## INFORMATION SHOWN
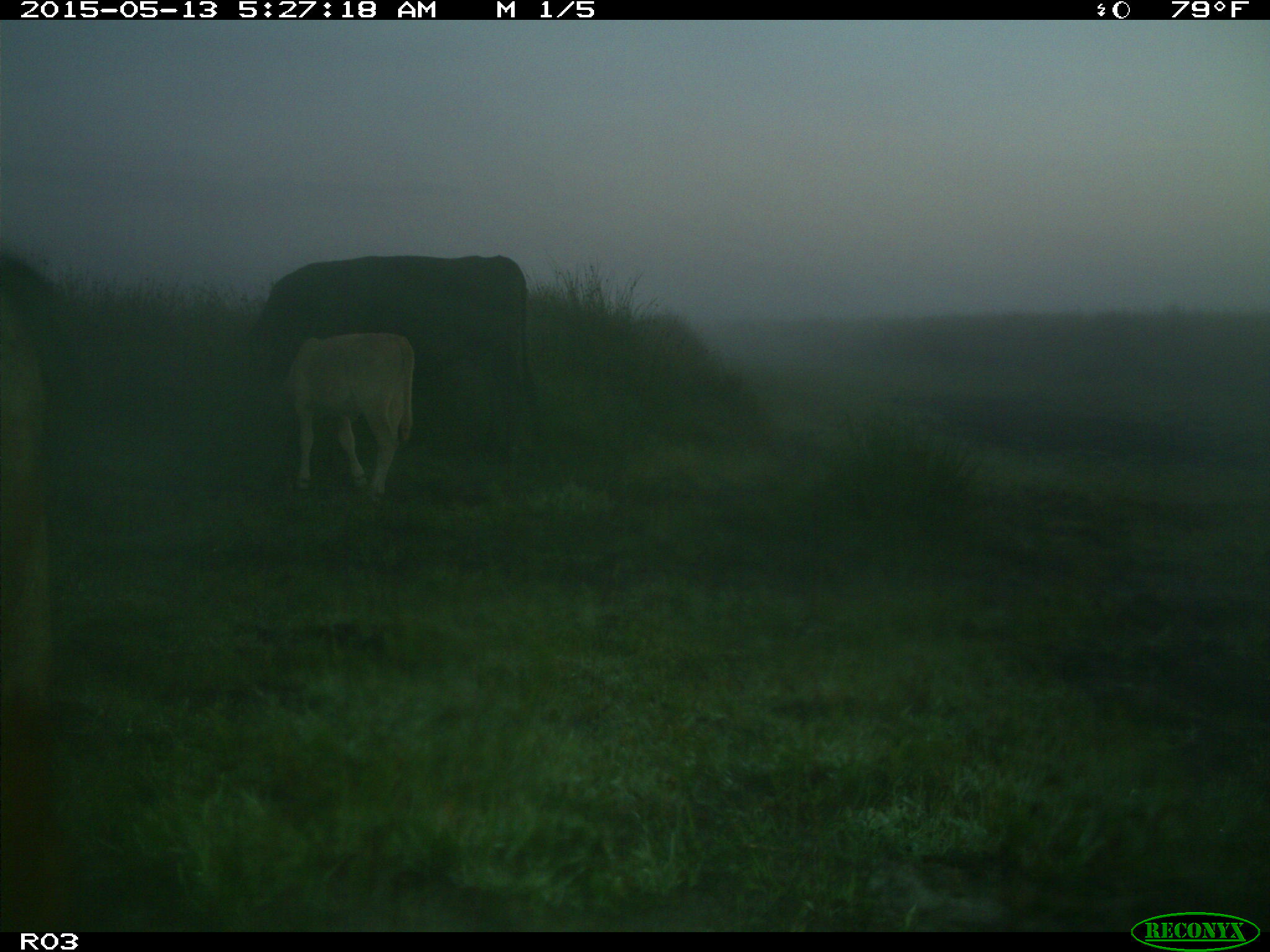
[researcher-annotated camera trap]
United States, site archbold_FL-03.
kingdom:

## TASK BRIEF
Repeat the material exactly as it reads, without any of its pictures.

## EXPECTED ANSWER
[researcher-annotated camera trap]
United States, site archbold_FL-03.
kingdom:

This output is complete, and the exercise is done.